カリス王国で1番に広大な領土を収めている、アラモード公爵家の令嬢の私の結婚式は、王国内を問わず、全世界からも注目されるものでした。
ですので、それなりに私は緊張しておりました。
「はぁ、少し前まではお馬鹿なことをして遊んでいたというのに……。私にこんな大役が務まるのかしら」
私は少し不安な気持ちになってきました。
胸の鼓動が激しく、熱いものとなっていきます。
「あの人のところへ行って、慰めてもらおうかしら」
野外に設置された大浴場の湯船のなかで、私は体を伸ばして、明日のこと、あの人のこと、これからのことを考えます。
「まぁ、なんとかなるわよね。あの人がいてくれれば……」
私はちゃぷり、とお湯の中で体を動かして、ゆっくりと体を温めるのでした。
★★★★★
明日は結婚式なので、彼はもう私の屋敷の寝室に入っている頃でしょう。
「少しだけ甘えにいきましょうか」
私は足取り軽く、大理石で作られた大きな廊下を歩いていきます。
そして、彼が泊まっているであろう、寝室の前までやってくるのでしたが……
「おい、もっとこっちを向いてごらん。可愛い顔をもっと見せてくれ……」
(……んん??)
何やら寝室のなかから、あの人らしき声がします。しかも、その声がかなり色っぽく、誰かに向けられたものなのです。
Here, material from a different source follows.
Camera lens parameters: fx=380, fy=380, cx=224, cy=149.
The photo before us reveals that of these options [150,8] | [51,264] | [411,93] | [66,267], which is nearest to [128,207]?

「い、いやっっ。何度も私は遠慮させていただいていたと言うのに……。どうして」
(これは、妹の声、かしら……」
「はぁ~綺麗なピンク色だ。今すぐにでもかぶりついてしまいたいよ」
「や、やめてっっっっ」
(ど、どういうことなの? あの人と妹の声がするわ! しかも何かとてもいかがわしいことを……)
私は寝室のドアの前に立っていましたが、その中かから聞こえてくる声で全てのことを理解しました。
「い、いやっっ。私はあなたのことなんて、何も好きじゃないんだからっっ。第一、あなたにはお姉さまが……」
「おらっっ、俺のこの立派なちんぽを咥えてみろっっっ!!!!」
「あああああっっっ、うぷぅっっ」
(…………あの人ってこんな人間だったかしら? 今の彼は最低のクズ男としか思えないのだけれど)
私は悲しいという気持ちよりも、激しい怒りのようなものが、ふつふつと腹の底から込み上げてくるのを感じています。
(はぁ……。わかっていました。私の家の財産を目当てに、寄ってくるハイエナのような貧乏貴族がこの王国内にはたくさんいるということなんて……。あの人もその類の人間だったというわけですね。善人がこのようなことをするわけがありませんもの……)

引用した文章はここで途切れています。